Congratulations on starting your new business. As a new business owner, taxes are probably the last thing on your mind. But since there’s no getting around them, here is some basic information about the forms you’ll need to file as a new business owner. In general, the form you must use to file your business taxes is determined by the type of business you have organized. There are many business structures available today. But for purposes of this article I will stick to the most popular: sole proprietor, partnership, corporation, and limited liability company.
Check with your state and local authorities to see the requirements to form a business, as well as what type of license, permit, etc. you need to operate there. Each entity type should apply to get a Employer Identification Number (EIN) from the IRS using Form SS-4. You should also check with your state about getting a state tax ID.
In most cases, new businesses operate as a sole proprietorship. When tax time rolls around, if you are organized as a sole proprietor, you will need to complete Schedule C* of the Form 1040 to account for your business profit or loss. Note that if you have $5,000 or less in expenses you may be able to file the Schedule C-EZ instead. The profit or loss from the Schedule C is then transferred to page 1 of the Form 1040, where it is included with your taxable income.
*If your small business income is from rents or royalties, you will use Schedule E. If it’s farming income, you will use Schedule F.
It’s important to keep accurate records of your business income and expenses, as you will be required to report these things on the Schedule C. For more information on starting a business and filing with a Schedule C, see Publication 334, Tax Guide for Small Business. This includes information on EINs, record-keeping, tax year, accounting method, and more.
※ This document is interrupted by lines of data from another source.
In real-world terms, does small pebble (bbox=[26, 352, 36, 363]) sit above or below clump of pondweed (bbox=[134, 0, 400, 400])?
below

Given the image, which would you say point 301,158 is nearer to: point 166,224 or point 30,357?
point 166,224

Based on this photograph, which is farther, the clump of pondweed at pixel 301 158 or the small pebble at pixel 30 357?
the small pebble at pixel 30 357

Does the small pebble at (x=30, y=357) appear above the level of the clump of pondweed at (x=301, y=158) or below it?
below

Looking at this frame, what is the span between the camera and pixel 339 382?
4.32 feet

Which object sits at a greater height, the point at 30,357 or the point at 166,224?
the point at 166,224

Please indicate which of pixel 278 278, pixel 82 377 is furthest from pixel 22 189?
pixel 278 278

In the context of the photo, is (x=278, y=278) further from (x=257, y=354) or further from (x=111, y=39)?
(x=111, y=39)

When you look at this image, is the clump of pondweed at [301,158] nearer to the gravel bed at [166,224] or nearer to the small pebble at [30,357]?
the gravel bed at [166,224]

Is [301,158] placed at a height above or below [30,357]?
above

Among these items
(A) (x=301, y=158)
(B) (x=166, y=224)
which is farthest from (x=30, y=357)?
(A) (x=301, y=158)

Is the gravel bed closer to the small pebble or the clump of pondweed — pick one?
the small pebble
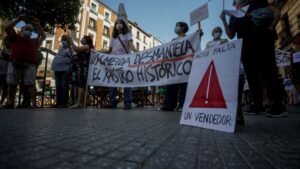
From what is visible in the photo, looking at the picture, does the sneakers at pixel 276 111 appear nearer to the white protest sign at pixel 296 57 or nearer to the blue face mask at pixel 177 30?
the blue face mask at pixel 177 30

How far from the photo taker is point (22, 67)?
15.8 feet

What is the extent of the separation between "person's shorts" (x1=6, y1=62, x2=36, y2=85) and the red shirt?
18 cm

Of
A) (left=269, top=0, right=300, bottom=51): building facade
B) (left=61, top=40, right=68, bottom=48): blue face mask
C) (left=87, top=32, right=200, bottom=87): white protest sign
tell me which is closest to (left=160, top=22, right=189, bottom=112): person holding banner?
(left=87, top=32, right=200, bottom=87): white protest sign

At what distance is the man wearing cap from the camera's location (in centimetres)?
474

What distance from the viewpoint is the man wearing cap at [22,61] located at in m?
4.74

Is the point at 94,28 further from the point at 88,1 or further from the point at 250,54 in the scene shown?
the point at 250,54

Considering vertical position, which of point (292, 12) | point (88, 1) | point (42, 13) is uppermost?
point (88, 1)

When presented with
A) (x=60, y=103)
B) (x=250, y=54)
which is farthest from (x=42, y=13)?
(x=250, y=54)

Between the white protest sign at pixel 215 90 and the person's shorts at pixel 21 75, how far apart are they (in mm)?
3730

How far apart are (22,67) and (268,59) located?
15.0 feet

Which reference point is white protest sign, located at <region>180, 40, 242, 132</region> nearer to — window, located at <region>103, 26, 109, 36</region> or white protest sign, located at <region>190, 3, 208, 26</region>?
white protest sign, located at <region>190, 3, 208, 26</region>

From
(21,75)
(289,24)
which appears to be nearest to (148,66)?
(21,75)

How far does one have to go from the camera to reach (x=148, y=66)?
15.7 ft

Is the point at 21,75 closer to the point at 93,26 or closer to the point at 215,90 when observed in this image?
the point at 215,90
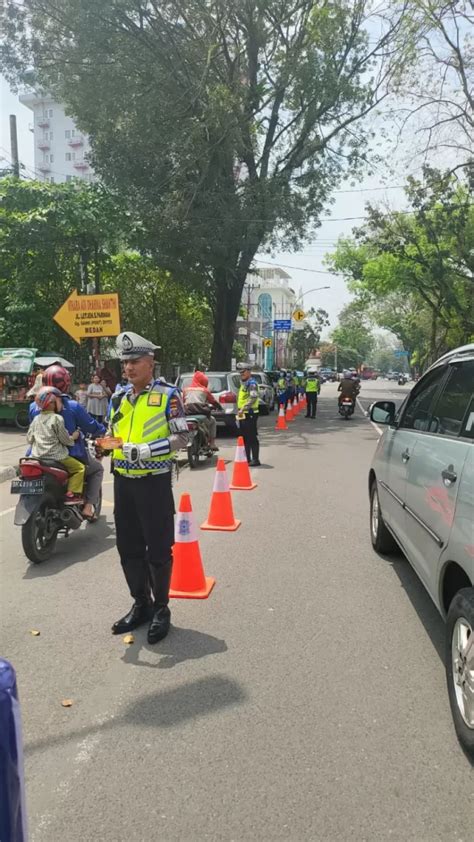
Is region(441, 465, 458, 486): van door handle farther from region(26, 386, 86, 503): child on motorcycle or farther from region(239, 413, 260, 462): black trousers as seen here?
region(239, 413, 260, 462): black trousers

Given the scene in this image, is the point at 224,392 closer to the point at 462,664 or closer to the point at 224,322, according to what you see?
the point at 224,322

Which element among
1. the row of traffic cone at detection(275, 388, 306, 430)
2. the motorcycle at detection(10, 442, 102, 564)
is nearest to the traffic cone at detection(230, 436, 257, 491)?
the motorcycle at detection(10, 442, 102, 564)

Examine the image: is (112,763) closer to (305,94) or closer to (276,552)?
(276,552)

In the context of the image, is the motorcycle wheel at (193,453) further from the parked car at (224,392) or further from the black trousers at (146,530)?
the black trousers at (146,530)

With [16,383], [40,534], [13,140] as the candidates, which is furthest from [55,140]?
[40,534]

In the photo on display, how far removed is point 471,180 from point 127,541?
2418cm

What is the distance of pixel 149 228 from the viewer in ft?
65.8

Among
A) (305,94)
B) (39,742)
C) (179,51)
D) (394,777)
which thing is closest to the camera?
(394,777)

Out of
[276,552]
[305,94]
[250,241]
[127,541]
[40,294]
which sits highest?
[305,94]

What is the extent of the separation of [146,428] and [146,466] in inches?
9.5

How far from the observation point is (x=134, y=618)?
13.7 feet

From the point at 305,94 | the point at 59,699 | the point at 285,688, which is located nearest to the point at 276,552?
the point at 285,688

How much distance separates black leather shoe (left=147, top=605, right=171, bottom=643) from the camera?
3924 millimetres

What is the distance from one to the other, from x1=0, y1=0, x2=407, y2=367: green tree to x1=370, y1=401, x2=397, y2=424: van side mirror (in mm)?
15815
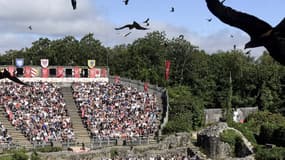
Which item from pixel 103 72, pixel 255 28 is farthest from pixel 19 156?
pixel 255 28

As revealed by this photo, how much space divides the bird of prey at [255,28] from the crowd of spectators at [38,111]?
33169 millimetres

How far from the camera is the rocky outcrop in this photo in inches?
1469

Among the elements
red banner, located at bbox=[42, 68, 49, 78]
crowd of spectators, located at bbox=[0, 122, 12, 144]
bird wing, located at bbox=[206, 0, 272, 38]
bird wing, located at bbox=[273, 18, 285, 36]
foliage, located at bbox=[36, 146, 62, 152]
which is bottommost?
foliage, located at bbox=[36, 146, 62, 152]

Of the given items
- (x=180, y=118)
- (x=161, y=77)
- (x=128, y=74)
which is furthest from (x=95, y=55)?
(x=180, y=118)

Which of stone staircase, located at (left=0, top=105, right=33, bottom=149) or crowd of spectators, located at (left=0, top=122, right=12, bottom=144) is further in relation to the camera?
stone staircase, located at (left=0, top=105, right=33, bottom=149)

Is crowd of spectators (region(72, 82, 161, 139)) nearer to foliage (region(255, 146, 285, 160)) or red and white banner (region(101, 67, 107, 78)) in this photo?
red and white banner (region(101, 67, 107, 78))

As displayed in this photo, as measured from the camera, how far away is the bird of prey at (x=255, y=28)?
335 cm

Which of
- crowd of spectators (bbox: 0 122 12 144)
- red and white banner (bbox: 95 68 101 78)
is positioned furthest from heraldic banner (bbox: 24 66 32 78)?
crowd of spectators (bbox: 0 122 12 144)

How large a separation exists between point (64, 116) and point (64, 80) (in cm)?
888

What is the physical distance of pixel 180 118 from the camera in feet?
144

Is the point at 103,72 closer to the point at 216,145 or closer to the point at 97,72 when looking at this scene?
the point at 97,72

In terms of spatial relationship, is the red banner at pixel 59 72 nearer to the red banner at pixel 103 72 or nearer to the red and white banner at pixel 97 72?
the red and white banner at pixel 97 72

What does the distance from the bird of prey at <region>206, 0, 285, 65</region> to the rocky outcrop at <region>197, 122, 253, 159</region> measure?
3409 centimetres

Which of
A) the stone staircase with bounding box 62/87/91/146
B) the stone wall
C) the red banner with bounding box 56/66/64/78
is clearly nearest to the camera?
the stone staircase with bounding box 62/87/91/146
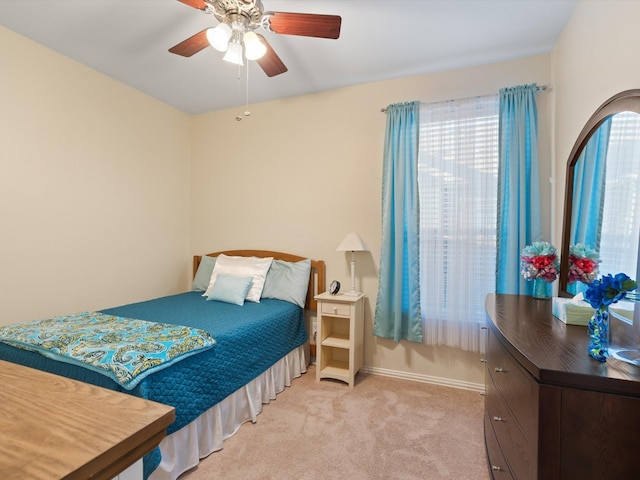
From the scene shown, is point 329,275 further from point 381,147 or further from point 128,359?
point 128,359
Partnership, S Corporation, and C Corporation
If you are organized as a Partnership, you file the strictly informational Form 1065. A Schedule K-1 is produced for each partner and then you use that K-1 to determine the income that is reported on your personal Form 1040.
If you are organized as a C Corporation or S Corporation, you should file a Form 1120 or Form 1120S, respectively.
Limited Liability Company (LLC)
Some business owners choose to organize under the popular LLC structure. LLCs have a lot of flexibility when it comes to filing taxes. They can be taxed like a sole proprietor (if they have only one member), partnership, or even like a corporation (C or S). If you are the only member of your LLC, then you will be automatically treated like a sole proprietor. Most multiple member LLCs will be treated like a partnership. If you decide you would like to be taxed in a different manner than these defaults, then you need to file Form 8832 to elect another classification. Note that if you intend to be classified as an S Corporation, you need to complete Form 2553. Once you determine your business structure for tax purposes, just use the recommended forms above to file. To understand more, be sure to check out these instructions from the IRS: IRS Forms for LLCs.
When These Forms are Due
Form 1065 and Form 1040 Schedule C must be filed by April, 15th. Forms 1120, 1120A, and 1120S are due a month earlier, by the March 15th deadline.